Rabbit was a British location-specific (Telepoint) telephone service backed by Hutchison, which later created the Orange GSM mobile network, followed by 3. The Rabbit network was the best-known of four such services introduced in the 1980s, the others being Phonepoint, Mercury Callpoint and Zonephone. Although Hutchison had been issued a licence for Rabbit in 1989, the service was not launched until May 1992. Telepoint services such as Rabbit allowed subscribers to carry specially designed (CT2) home phone handsets with them and make outgoing calls whenever they were within 100 metres of a Rabbit transmitter.

The initial network only supported outgoing calls but offered paging and messaging facilities as standard on all customer accounts. The service was rolled out after extensive tests with 1,000 users and 2,000 base stations located across the UK.

Original plans were for 12,000 base stations to be placed around the UK by December 1992. The service was launched in Greater Manchester in May 1992 with the entire city centre of Manchester covered with Rabbit base stations. The service was then rolled out to the rest of the north of England and there was nationwide coverage by the autumn of 1993. At the height of Rabbit's operations there were 12,000 base stations and 10,000 customers in the UK.

The service ceased in December 1993, only 20 months after being launched. Rabbit had 2,000 subscribers at the time the service closed. The failure of Rabbit can be mainly attributed to the fall in cost of analogue mobile phones from Cellnet and Vodafone, which also accepted incoming calls. The imminent conversion of these mobile phone networks to the modern-day GSM standard sealed Rabbit's fate. Hutchison Whampoa lost around $183m from the failure of Rabbit but later went on to found the Orange and 3 mobile phone networks.

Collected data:
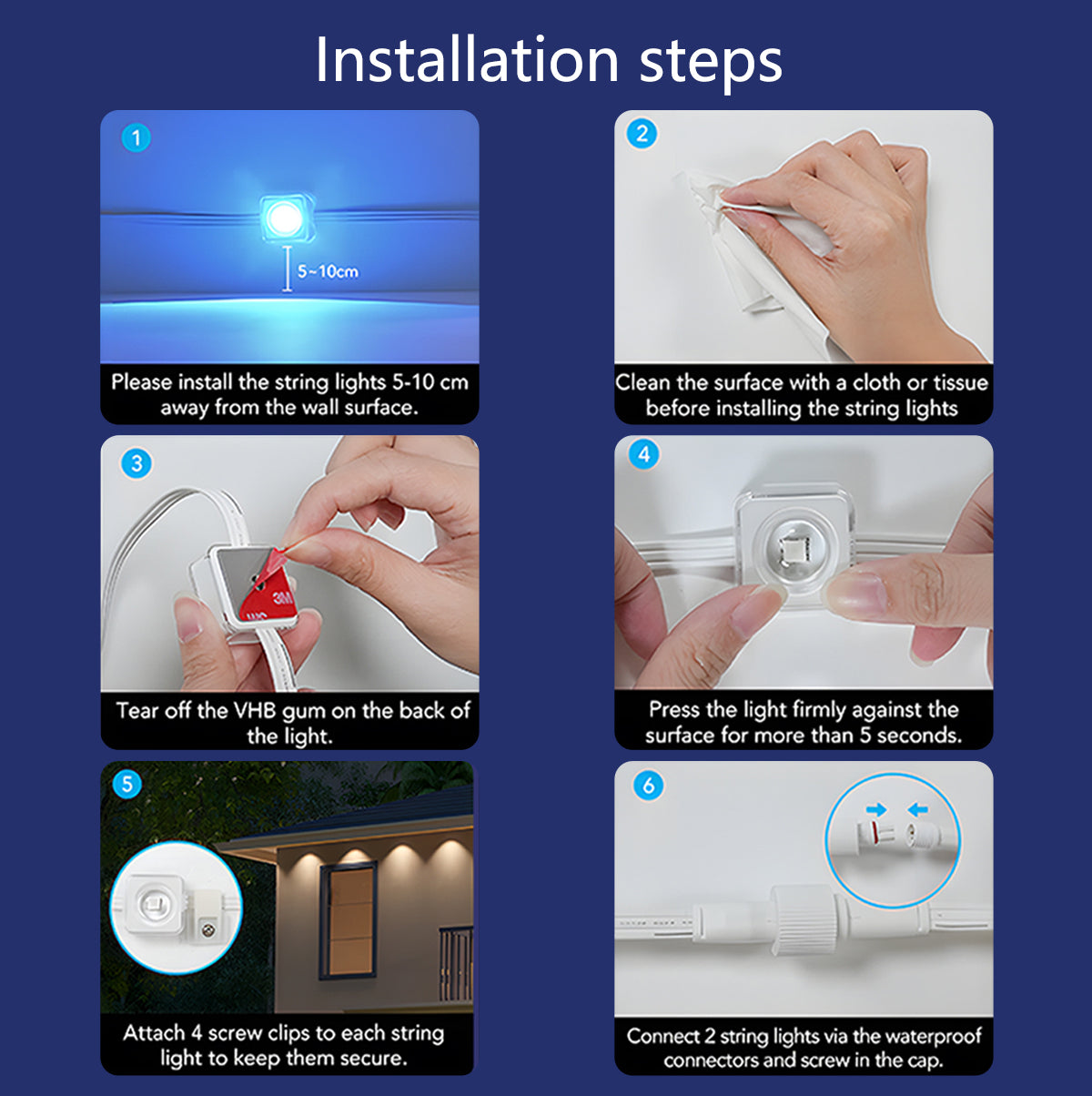 Installation steps

1

5~10cm

Please install the string lights 5-10 cm away from the wall surface.

2

Clean the surface with a cloth or tissue before installing the string lights

3

3M

Tear off the VHB gum on the back of the light.

4

Press the light firmly against the surface for more than 5 seconds.

5

Attach 4 screw clips to each string light to keep them secure.

6

Connect 2 string lights via the waterproof connectors and screw in the cap.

= SET OF TASKS =
(1) Summarize the text on the Rabbit telephone service in two sentences.
(2) Rewrite the passage of the text on the Rabbit telephone service that begins at the words "The initial network" and stops after "customers in the UK.", replacing "base stations" with "transmitters".

= RESPONSES TO THE EXERCISE =
(1) Rabbit was a British Telepoint service backed by Hutchison that let subscribers make outgoing calls on CT2 handsets within 100 metres of a Rabbit transmitter; licensed in 1989, it launched in Greater Manchester in May 1992 and had nationwide coverage by the autumn of 1993. The service ceased in December 1993 with 2,000 subscribers, mainly because analogue mobile phones from Cellnet and Vodafone, which also accepted incoming calls, fell in cost, and Hutchison Whampoa lost around $183m.

(2)
The initial network only supported outgoing calls but offered paging and messaging facilities as standard on all customer accounts. The service was rolled out after extensive tests with 1,000 users and 2,000 transmitters located across the UK.

Original plans were for 12,000 transmitters to be placed around the UK by December 1992. The service was launched in Greater Manchester in May 1992 with the entire city centre of Manchester covered with Rabbit transmitters. The service was then rolled out to the rest of the north of England and there was nationwide coverage by the autumn of 1993. At the height of Rabbit's operations there were 12,000 transmitters and 10,000 customers in the UK.